Spatial reasoning question data:
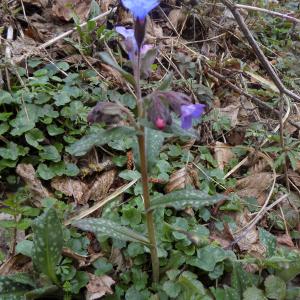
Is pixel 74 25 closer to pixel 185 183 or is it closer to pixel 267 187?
pixel 185 183

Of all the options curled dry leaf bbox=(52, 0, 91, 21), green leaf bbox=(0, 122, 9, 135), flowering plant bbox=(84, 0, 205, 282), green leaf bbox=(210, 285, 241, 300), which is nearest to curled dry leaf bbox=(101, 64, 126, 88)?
curled dry leaf bbox=(52, 0, 91, 21)

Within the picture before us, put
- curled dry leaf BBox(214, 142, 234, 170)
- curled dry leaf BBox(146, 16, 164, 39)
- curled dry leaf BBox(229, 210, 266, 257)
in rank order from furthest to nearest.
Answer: curled dry leaf BBox(146, 16, 164, 39) < curled dry leaf BBox(214, 142, 234, 170) < curled dry leaf BBox(229, 210, 266, 257)

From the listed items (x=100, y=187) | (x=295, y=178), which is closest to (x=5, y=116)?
(x=100, y=187)

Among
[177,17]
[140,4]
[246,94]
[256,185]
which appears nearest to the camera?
[140,4]

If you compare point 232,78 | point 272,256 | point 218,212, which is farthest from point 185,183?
point 232,78

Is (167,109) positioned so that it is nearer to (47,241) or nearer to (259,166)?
(47,241)

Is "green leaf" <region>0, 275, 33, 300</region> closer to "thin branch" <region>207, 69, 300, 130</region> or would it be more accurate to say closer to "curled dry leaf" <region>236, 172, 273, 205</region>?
"curled dry leaf" <region>236, 172, 273, 205</region>

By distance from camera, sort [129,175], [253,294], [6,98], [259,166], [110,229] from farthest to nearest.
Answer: [259,166] < [6,98] < [129,175] < [253,294] < [110,229]
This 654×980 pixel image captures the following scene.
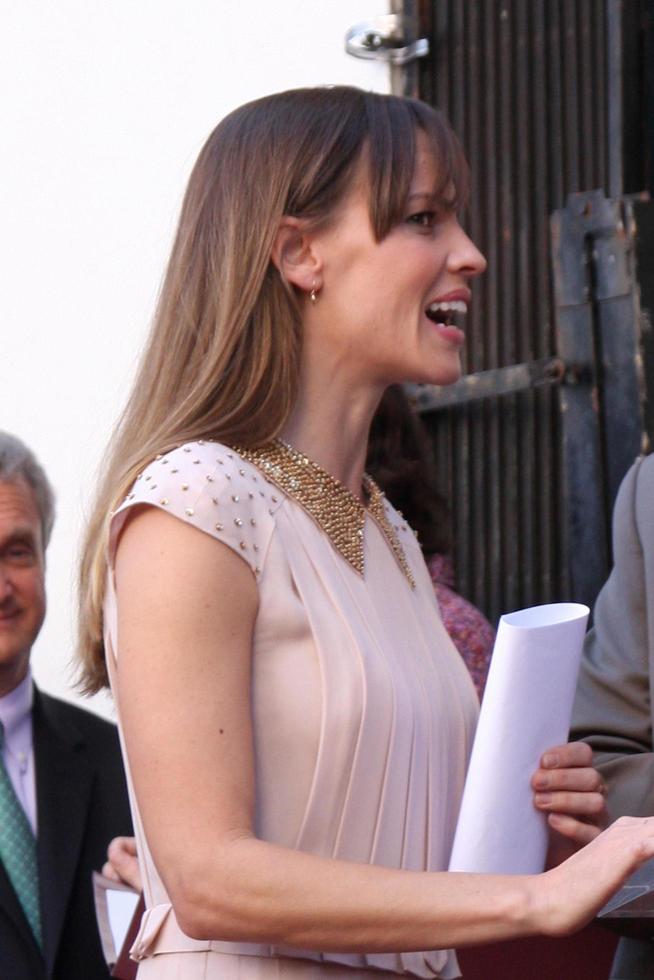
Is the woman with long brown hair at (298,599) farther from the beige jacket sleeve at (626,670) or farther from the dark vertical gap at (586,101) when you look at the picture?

WHAT YOU NEED TO DO: Rewrite all of the material with every instance of "green leaf" renamed to "leafy sprig" and nothing else changed. Leave the pictures out of your answer.

PROBLEM SOLUTION:
Is pixel 74 25 closer to pixel 185 183 or is it closer to pixel 267 187?
pixel 185 183

Of all the options curled dry leaf bbox=(52, 0, 91, 21), leafy sprig bbox=(0, 122, 9, 135), flowering plant bbox=(84, 0, 205, 282), leafy sprig bbox=(210, 285, 241, 300), which is nearest to curled dry leaf bbox=(101, 64, 126, 88)?
curled dry leaf bbox=(52, 0, 91, 21)

Within the picture before us, put
- curled dry leaf BBox(214, 142, 234, 170)
- curled dry leaf BBox(146, 16, 164, 39)
- curled dry leaf BBox(229, 210, 266, 257)
in rank order from furthest to nearest.
Answer: curled dry leaf BBox(146, 16, 164, 39) < curled dry leaf BBox(214, 142, 234, 170) < curled dry leaf BBox(229, 210, 266, 257)

From the listed items (x=100, y=187) | (x=295, y=178), which is closest to (x=5, y=116)?
(x=100, y=187)

Among
[177,17]
[140,4]
[246,94]
[256,185]
which appears nearest to the camera?
[140,4]

If you compare point 232,78 | point 272,256 | point 218,212, which is farthest from point 185,183?
point 232,78

Is (167,109) positioned so that it is nearer to (47,241) or nearer to (259,166)?
(47,241)

Is "leafy sprig" <region>0, 275, 33, 300</region> closer to "thin branch" <region>207, 69, 300, 130</region> or would it be more accurate to say closer to "curled dry leaf" <region>236, 172, 273, 205</region>?
"curled dry leaf" <region>236, 172, 273, 205</region>

By distance from camera, sort [129,175], [253,294], [6,98], [259,166], [110,229] from farthest to nearest.
Answer: [259,166] < [6,98] < [129,175] < [253,294] < [110,229]
This 654×980 pixel image captures the following scene.
Is the woman with long brown hair at (298,599) farther from the beige jacket sleeve at (626,670) or farther from the dark vertical gap at (586,101) when you look at the picture?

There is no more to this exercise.